今年度までに55人がこの養成研修を終了し、認定介護福祉士になっていますが、この認定介護福祉士は、今後介護のキャリアパスにおけるゴールのひとつとして、注目を集めているのです。
他業種との連携をするのが主な業務内容
認定介護福祉士と通常の介護福祉士の違いとしては、まず資格面での違いが挙げられます。
第一に、認定介護福祉士は国家資格である介護福祉士と異なり、あくまでも民間資格。
そのため、介護福祉士は国家試験を受験し合格する必要がありますが、認定介護福祉士は条件を満たしたうえで研修を修了して申請し、受理されれば資格を取得可能となっています。
第二に、業務内容の違いがあります。
介護福祉士は身体介助や生活援助といった、利用者に接することが主な業務内容。
認定介護福祉士は、介護職員に対する介護スキルの指導や、看護やリハビリなど、他業種と連携する際のコミュニケーションにおいて中心的な役割を担当することが主な業務となるのが特徴です。

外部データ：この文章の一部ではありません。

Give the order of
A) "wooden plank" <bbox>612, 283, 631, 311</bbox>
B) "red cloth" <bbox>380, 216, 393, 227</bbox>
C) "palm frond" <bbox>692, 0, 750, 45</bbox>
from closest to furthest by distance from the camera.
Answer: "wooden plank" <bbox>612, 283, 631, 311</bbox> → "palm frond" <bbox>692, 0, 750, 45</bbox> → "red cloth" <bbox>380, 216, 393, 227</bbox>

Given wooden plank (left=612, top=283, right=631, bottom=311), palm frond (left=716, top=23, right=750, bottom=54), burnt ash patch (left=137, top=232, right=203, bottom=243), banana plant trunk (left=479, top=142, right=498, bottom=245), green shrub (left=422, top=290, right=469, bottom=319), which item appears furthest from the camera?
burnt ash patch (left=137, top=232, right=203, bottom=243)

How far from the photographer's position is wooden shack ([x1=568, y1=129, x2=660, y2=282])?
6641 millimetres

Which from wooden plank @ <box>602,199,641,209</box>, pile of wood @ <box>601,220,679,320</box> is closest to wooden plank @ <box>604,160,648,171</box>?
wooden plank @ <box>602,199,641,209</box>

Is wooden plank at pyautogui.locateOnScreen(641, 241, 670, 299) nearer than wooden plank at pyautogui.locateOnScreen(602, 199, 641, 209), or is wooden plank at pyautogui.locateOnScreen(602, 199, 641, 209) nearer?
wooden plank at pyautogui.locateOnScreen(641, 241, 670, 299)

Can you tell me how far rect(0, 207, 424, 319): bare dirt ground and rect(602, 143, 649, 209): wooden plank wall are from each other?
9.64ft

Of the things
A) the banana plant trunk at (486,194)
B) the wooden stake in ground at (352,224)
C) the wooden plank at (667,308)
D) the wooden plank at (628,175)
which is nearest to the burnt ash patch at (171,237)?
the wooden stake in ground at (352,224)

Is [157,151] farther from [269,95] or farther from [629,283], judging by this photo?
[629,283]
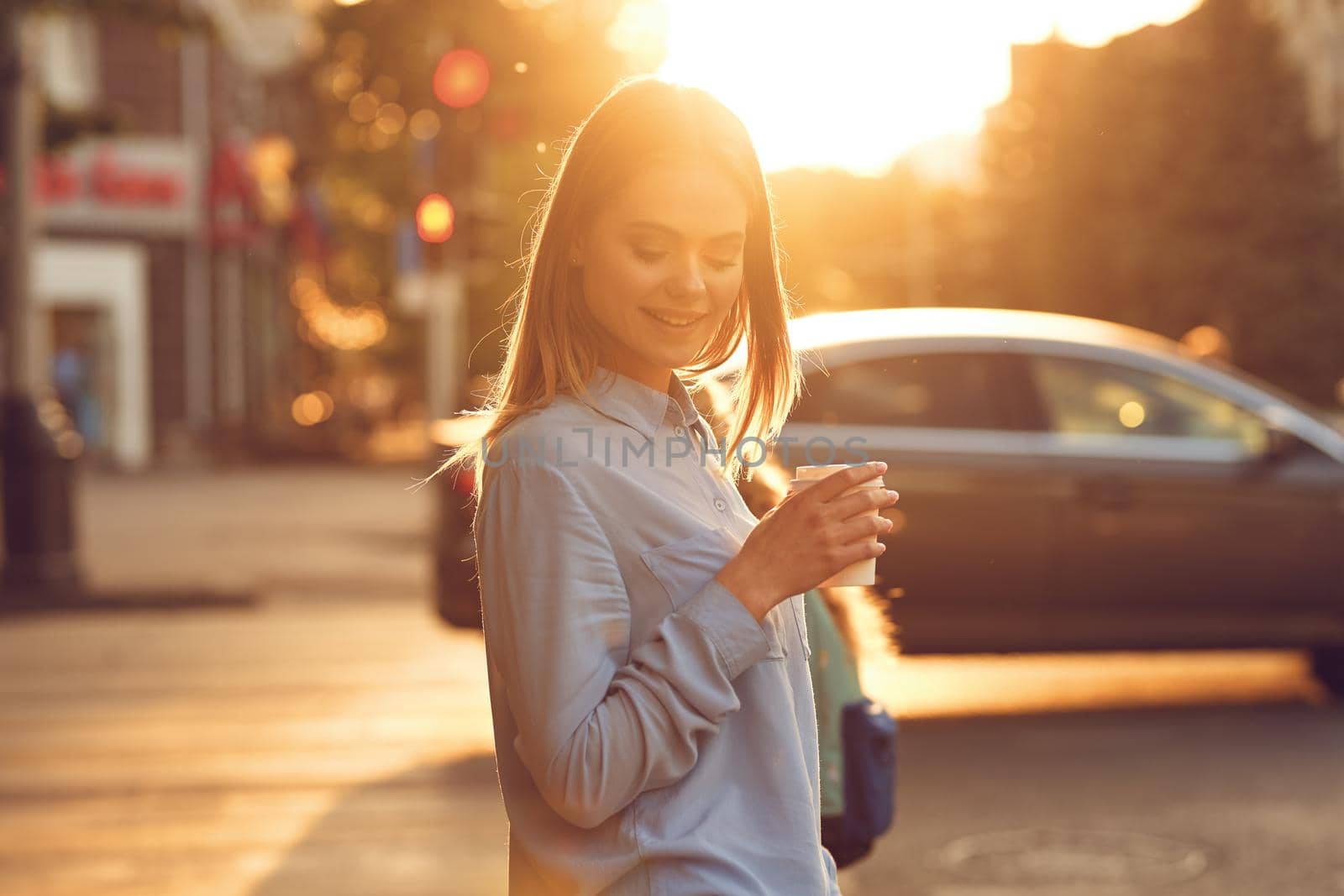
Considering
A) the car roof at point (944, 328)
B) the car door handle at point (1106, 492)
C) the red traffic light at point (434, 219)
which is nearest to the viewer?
the car roof at point (944, 328)

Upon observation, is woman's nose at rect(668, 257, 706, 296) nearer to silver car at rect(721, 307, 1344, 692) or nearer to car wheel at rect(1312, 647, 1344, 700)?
silver car at rect(721, 307, 1344, 692)

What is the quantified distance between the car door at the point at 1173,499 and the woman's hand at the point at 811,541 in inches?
224

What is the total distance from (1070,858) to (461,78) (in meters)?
5.74

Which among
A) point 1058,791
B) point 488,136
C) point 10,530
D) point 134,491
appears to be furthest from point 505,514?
point 134,491

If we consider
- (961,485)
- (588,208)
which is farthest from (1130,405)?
(588,208)

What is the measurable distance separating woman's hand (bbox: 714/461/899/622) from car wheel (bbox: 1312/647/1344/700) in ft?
22.8

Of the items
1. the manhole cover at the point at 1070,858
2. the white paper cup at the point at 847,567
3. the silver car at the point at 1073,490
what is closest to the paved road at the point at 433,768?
the manhole cover at the point at 1070,858

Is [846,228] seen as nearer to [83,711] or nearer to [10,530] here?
[10,530]

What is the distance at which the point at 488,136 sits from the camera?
9977 mm

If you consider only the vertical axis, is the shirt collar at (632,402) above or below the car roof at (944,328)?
above

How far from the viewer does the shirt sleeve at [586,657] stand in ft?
5.58

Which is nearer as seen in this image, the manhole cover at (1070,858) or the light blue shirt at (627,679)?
the light blue shirt at (627,679)

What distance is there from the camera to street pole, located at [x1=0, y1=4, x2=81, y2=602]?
1166cm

そのため、直接利用者の介護に携わることは、通常の介護士よりも少なくなることケースが多いでしょう。
また、上記の実務経験や研修以外にも、認定介護福祉士になるための主条件が日本介護福祉士会によって発表されています。
それが「実務経験7年~8年以上」「介護チームのリーダーとしての実務経験」「居宅、施設系サービスの両方で生活支援の経験を持っている」というものです。

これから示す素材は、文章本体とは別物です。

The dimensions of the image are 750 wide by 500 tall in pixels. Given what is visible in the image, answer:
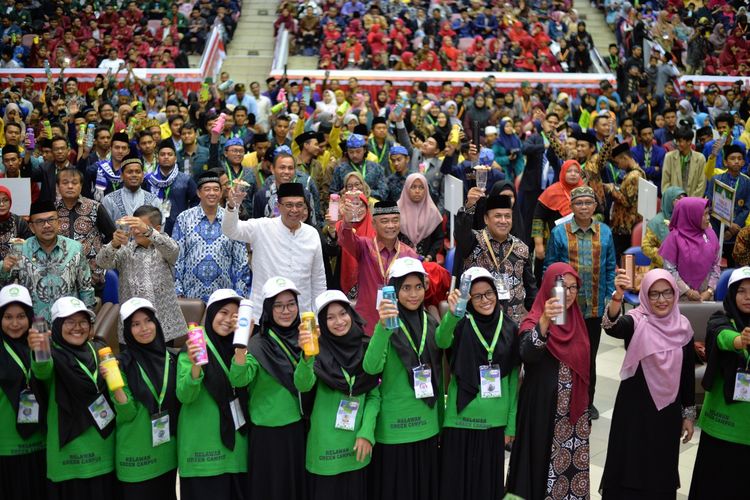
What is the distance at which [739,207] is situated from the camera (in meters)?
9.09

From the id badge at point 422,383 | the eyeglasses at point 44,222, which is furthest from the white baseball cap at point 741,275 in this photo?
the eyeglasses at point 44,222

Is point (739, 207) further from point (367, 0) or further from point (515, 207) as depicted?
point (367, 0)

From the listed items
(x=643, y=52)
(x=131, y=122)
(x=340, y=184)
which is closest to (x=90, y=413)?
(x=340, y=184)

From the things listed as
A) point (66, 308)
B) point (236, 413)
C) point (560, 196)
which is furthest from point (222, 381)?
point (560, 196)

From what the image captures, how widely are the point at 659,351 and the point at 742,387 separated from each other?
1.60 feet

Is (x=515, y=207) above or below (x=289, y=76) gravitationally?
below

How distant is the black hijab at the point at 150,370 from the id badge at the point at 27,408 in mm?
476

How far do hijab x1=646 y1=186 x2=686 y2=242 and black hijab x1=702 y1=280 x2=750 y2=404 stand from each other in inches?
101

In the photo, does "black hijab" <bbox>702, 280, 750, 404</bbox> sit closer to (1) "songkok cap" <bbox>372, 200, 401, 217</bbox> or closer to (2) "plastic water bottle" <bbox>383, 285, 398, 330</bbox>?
(2) "plastic water bottle" <bbox>383, 285, 398, 330</bbox>

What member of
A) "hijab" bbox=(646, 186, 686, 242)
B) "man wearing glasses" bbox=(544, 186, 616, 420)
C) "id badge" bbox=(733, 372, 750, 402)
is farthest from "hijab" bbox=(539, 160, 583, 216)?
"id badge" bbox=(733, 372, 750, 402)

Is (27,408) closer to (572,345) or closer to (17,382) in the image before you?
(17,382)

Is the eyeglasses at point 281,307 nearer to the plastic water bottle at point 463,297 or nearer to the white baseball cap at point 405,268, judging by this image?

そのため、実務経験が3年必要な介護福祉士になってから、さらに実質的な業務リーダーとしての経験などを積むことが必須となっています。
取得者が少ない理由は「研修時間」と「費用」にあった
研修時間「600時間」研修費用「60万円」
介護業界の現場におけるリーダーとしての役割が期待されている認定介護福祉士ですが、資格の取得者は少ないです。その要因のひとつとしてあるのが、資格取得条件の難易度が高いことにあるでしょう。

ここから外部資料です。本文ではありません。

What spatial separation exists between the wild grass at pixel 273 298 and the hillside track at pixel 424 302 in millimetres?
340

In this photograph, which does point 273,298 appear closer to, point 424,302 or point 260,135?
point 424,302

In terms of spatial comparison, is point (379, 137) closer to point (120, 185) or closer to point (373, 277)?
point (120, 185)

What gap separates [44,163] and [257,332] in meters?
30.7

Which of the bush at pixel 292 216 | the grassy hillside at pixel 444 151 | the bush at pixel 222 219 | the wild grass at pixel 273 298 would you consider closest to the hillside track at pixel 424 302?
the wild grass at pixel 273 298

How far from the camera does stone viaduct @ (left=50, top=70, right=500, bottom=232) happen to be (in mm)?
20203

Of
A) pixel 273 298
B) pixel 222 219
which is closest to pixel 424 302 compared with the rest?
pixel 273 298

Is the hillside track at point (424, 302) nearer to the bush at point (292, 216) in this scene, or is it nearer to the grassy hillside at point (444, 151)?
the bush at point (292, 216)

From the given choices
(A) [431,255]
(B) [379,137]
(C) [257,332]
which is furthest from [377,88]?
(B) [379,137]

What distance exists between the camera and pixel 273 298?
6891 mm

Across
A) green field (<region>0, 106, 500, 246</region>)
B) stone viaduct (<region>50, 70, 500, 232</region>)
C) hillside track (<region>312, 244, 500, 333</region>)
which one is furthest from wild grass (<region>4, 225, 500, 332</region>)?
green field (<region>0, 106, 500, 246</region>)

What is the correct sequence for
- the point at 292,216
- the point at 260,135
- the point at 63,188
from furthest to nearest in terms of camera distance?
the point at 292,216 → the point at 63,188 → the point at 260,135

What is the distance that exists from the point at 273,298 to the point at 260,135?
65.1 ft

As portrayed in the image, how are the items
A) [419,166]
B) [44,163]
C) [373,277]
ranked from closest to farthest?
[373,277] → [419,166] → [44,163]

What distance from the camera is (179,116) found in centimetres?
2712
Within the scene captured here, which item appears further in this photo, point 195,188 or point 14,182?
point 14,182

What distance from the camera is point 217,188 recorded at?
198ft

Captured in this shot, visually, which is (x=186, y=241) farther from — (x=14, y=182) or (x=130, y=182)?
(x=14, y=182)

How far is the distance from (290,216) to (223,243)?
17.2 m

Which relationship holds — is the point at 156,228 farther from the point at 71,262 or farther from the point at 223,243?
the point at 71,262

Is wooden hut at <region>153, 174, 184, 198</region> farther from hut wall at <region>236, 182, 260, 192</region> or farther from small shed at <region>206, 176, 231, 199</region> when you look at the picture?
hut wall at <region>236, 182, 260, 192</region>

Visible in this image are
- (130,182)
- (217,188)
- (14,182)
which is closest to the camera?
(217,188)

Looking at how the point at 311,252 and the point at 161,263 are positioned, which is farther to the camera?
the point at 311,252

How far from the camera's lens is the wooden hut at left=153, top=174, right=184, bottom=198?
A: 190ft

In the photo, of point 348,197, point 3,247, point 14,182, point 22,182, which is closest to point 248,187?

まず、条件となる養成研修にかかる時間は、なんと600時間にものぼります。この研修は科目ごとにスケジュールが決まっているために、平均すると1年~1年半程度の時間が必要となっており、短期間の研修を受ければいいというものではありません。
さらに、養成機関によっては、カリキュラムの総時間数が232時間である介護福祉士ファーストステップ研修の修了が求められる場合もあり、その場合は合計800時間以上となってしまいます。
激務で知られる介護福祉士の業務の合間を縫って、これだけの時間を確保することは高難易度となっています。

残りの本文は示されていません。